And let’s be real here – there has to be a ceiling to the support. It’s unlikely this size of bailout will keep coming. With this in mind, it’s important that businesses of all sizes adapt their energy buying behaviour in the long-term to not only manage their energy costs and mitigate their risk, but also maintain their commitment to the climate. Here’s how they can do this.
Change behaviours to waste less energy.
Billions will be spent on bailing out bills. But there is much less focus on targeting the root of the problem; businesses waste huge amounts of energy. Behavioural changes, such as turning lighting and electrical equipment off in unoccupied areas of the workplace and ensuring machinery is properly maintained, can make a huge difference. Finding and eliminating energy wastage can yield dramatic results for businesses who are looking to reduce the impact on their finances and the environment.
Reduce energy consumption.
Businesses could save a considerable amount of money by looking at their current consumption practices and making a more diligent effort to be more scrupulous. Although this could be said for all industries, it is perhaps most relevant in industrial and manufacturing firms where energy usage can often make up a significant proportion of input costs. It’s also not just about reducing consumption it’s also important to look at shifting it as some suppliers offer incentives or reductions in pricing if you shift your consumption away from peak hours like 5pm.
Some firms have done a good job of hedging their energy. As a result, they have shielded themselves from the volatility of the energy crisis. Others have, unfortunately, decided to bury their heads in the sand hoping the price would come back down. This is no time to put risk mitigation on the back burner. Hedging is essential to ensure firms are covered when the bailout dries up.
Double-down on securing longer term energy security.

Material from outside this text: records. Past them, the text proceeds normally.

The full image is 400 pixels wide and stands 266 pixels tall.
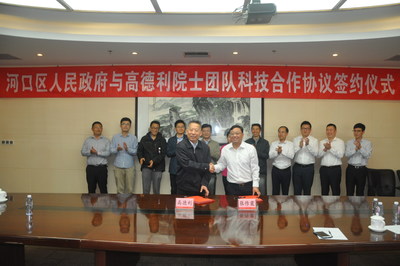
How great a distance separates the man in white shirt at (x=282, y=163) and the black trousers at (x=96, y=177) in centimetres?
295

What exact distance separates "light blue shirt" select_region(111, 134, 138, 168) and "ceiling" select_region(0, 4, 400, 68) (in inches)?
57.4

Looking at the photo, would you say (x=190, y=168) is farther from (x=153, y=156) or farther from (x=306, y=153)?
(x=306, y=153)

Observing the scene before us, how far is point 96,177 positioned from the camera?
17.8 feet

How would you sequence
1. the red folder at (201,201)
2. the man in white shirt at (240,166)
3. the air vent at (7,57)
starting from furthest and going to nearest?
the air vent at (7,57) → the man in white shirt at (240,166) → the red folder at (201,201)

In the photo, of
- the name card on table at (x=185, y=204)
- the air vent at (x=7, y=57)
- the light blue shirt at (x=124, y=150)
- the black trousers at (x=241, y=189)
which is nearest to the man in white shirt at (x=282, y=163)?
the black trousers at (x=241, y=189)

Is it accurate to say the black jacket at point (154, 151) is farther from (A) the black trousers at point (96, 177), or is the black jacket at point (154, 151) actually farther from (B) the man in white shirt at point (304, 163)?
(B) the man in white shirt at point (304, 163)

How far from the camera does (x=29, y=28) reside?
182 inches

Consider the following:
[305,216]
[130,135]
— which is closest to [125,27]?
[130,135]

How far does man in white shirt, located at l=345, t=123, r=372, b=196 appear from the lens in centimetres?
516

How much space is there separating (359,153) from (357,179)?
0.44 metres

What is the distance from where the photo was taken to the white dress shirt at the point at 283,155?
518 cm

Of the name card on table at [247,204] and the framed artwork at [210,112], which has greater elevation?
the framed artwork at [210,112]

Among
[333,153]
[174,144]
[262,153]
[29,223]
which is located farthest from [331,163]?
[29,223]

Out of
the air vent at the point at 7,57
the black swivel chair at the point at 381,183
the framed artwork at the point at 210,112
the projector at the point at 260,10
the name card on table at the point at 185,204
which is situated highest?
the air vent at the point at 7,57
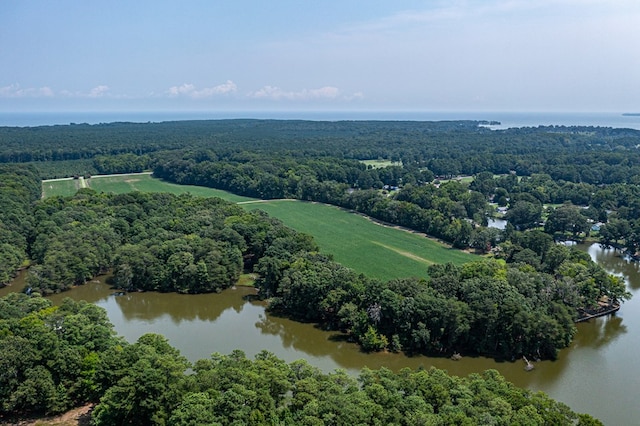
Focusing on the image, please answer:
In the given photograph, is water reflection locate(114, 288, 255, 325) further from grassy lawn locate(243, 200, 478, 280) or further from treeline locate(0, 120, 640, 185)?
treeline locate(0, 120, 640, 185)

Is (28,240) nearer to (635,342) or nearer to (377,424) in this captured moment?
(377,424)

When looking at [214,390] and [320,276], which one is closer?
[214,390]

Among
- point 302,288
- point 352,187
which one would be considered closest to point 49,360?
point 302,288

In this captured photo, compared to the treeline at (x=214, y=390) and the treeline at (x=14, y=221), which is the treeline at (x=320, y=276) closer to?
the treeline at (x=14, y=221)

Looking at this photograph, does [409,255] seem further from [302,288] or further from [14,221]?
[14,221]

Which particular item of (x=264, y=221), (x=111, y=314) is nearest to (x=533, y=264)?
(x=264, y=221)

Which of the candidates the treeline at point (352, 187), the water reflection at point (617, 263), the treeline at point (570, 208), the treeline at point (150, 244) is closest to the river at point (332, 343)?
the treeline at point (150, 244)

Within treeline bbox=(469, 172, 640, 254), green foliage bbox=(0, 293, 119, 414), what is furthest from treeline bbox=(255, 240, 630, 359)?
treeline bbox=(469, 172, 640, 254)
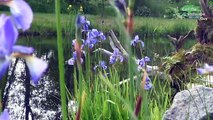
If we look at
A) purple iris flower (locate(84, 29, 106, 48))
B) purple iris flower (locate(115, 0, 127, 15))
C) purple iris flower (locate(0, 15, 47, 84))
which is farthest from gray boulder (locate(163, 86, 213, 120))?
purple iris flower (locate(0, 15, 47, 84))

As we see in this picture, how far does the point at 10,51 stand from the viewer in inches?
18.6

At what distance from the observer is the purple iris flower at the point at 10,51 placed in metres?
0.46

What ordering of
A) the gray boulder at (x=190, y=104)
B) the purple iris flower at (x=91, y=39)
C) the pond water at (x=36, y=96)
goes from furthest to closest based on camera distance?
1. the pond water at (x=36, y=96)
2. the purple iris flower at (x=91, y=39)
3. the gray boulder at (x=190, y=104)

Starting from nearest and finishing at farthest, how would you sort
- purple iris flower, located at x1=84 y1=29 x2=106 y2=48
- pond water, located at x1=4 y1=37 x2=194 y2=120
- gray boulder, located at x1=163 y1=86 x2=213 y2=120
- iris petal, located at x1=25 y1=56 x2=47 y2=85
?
iris petal, located at x1=25 y1=56 x2=47 y2=85
gray boulder, located at x1=163 y1=86 x2=213 y2=120
purple iris flower, located at x1=84 y1=29 x2=106 y2=48
pond water, located at x1=4 y1=37 x2=194 y2=120

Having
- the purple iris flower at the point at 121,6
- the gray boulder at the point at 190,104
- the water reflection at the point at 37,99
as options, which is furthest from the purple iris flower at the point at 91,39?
the purple iris flower at the point at 121,6

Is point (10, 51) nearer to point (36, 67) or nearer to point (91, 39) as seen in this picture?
point (36, 67)

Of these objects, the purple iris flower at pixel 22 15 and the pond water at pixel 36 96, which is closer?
the purple iris flower at pixel 22 15

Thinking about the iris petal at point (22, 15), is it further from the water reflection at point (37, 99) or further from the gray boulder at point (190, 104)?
the water reflection at point (37, 99)

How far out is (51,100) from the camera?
8.22m

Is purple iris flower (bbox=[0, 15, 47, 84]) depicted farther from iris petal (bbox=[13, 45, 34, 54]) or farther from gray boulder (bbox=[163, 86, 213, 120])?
gray boulder (bbox=[163, 86, 213, 120])

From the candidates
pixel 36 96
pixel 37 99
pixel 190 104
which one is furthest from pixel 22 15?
pixel 36 96

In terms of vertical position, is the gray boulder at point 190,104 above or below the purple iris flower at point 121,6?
below

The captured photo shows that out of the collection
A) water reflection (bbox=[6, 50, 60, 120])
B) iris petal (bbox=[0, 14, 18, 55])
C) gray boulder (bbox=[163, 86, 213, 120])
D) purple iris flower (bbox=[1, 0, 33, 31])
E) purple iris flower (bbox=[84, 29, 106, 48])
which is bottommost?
water reflection (bbox=[6, 50, 60, 120])

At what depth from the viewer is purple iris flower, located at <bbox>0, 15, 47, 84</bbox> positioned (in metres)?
0.46
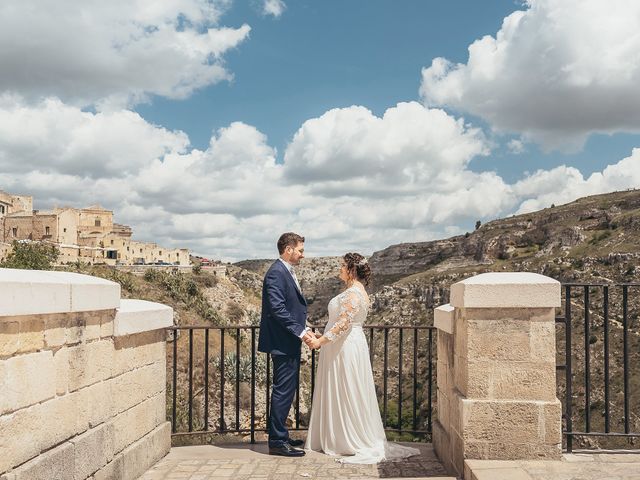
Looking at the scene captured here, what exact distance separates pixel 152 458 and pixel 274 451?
1.09 m

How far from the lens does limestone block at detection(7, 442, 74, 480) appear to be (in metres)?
3.19

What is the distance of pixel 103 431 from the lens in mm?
4180

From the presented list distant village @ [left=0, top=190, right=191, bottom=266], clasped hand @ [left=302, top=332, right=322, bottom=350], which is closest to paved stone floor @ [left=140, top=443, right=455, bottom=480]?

Without a doubt, this is the time to double down on energy security. One way to achieve that is with a Corporate Power Purchase Agreement (CPPA). A CPPA is a long-term contract between an energy buyer and an energy generator. In short, the two parties agree to buy and sell an amount of energy which is, or will be, generated by a renewable asset. A CPPA is usually agreed over a period of 10-15 years, although we are starting to see shorter terms. Businesses can use a CPPA to mitigate risk by protecting against price volatility and securing price certainty, they can also buy energy at below wholesale market prices and lock in a long term supply of clean energy. A CPPA will also enable them to trace their energy so they know it’s 100% clean, reduce their scope 3 emissions and accelerate their net zero journey.
Start to innovate.
When it comes to sustainability, one of the biggest tech developments is the capacity to create, capture and transmit data. Learning and acting on this data is a critical feature of the sustainability agenda. Advanced analytics supply businesses with insight into how efficient they are, ultimately helping to pinpoint opportunities to reduce environmental impact. Artificial intelligence (AI) and Robotic Process Automation (RPA) developments are also making a significant contribution here, helping optimise operation efficiency and process accuracy. But innovation is not just about data. Businesses must innovate their thinking too. They need to be open to and commit to collaborating in green finance, invest in clean technology and use their powerful voices to back social movements that call for positive change.
Let’s be frank here; there is a real risk that businesses will treat the government bailout scheme as a get out of jail free card for their lack of prudence ahead of the crisis. But if business leaders operate under the proviso that they will always be bailed out, it’s unlikely they will exercise caution on such important matters in the future. And when it comes to the climate agenda, this simply just won’t do.
Certainly, the energy crisis is entirely out of businesses’ control. But corporate leaders should use this as a wakeup call and start to put in place processes and behavioural changes to ensure long term stability, whilst all the while being more climate conscious, too.